Mobil Suzuki Ignis dikembangkan dengan Total Effective Control Technology untuk menjamin keselamatan para penumpat serta platform baru Heartect. Memiliki struktur high-rigid underbody dengan material high-tensil steel yang membuat mobil ini juga handal dibawa ke medan off road. Ignis dibuat dengan body berbahan material ringan, memiliki gaya desain SUV, tapi dengan aerodinamis yang baik membuat mobil ini memiliki konsumsi bahan bakar yang juga irit.

Setiawan Surya, 4W Deputy Managing Director SIS, mengatakan kehadiran Ignis akan memberikan pilihan baru di dunia otomotif Indonesia.

“Suzuki Ignis merupakan pilihan terbaik bagi para pengendara yang memerlukan kendaraan stylish, modern, dan tetap menyuguhkan keiritan bahan bakar,” ujar Setiawan.
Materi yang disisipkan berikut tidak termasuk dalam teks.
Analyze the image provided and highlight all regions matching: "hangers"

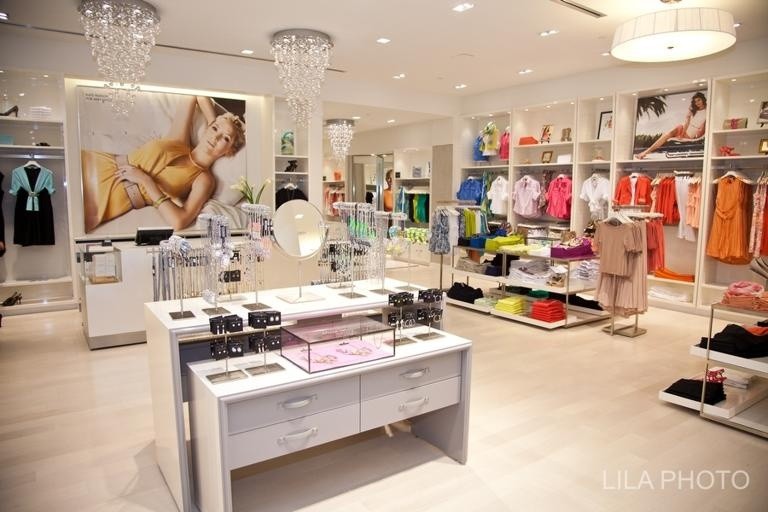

Berbicara mengenai spesifikasi Suzuki Ignis, mobil disematkan mesin K12M berkubikasi 1.200 cc dengan konfigurasi empat silinder, DOHC-VVT. Mesin tersebut dalam pengujian BT2MP-BPPT, memilik konsumsi bahan bakar hingga 23,64 km per liter untuk tipe bertransmisi manual, dan 23,44 km per liter untuk tipe bertransmisi auto hear shift (AGS).

Untuk pasar otomotif tanah air, PT Suzuki Indomobil Sales menawarkan Ignis dalam tiga pilihan varian, GL MT, GX MT, dan GX AGS. Semua varian itu ditawarkan dalam mesin 1.197 cc empat silinder yang mampu menghasilkan tenaga 83 PS pada putaran mesin 6.000 rpm dan torsi puncak 113 Nm pada 4.200 rpm.

Terakhir yang tidak kalah pentingnya, harga. Suzuki memasarkan Ignsi dengan banderol mulai Rp 139,5 juta untuk varian GL MT, diikuti varian GX MT seharga Rp 159,5 juta, dan termahal, tipe GX AGS dijual dengan harga Rp 169,5 juta. Harga ini sangat kompetitif, bahkan bisa bersaing dengan segmen mobil murah lingkungan (low cost green car/LCGC).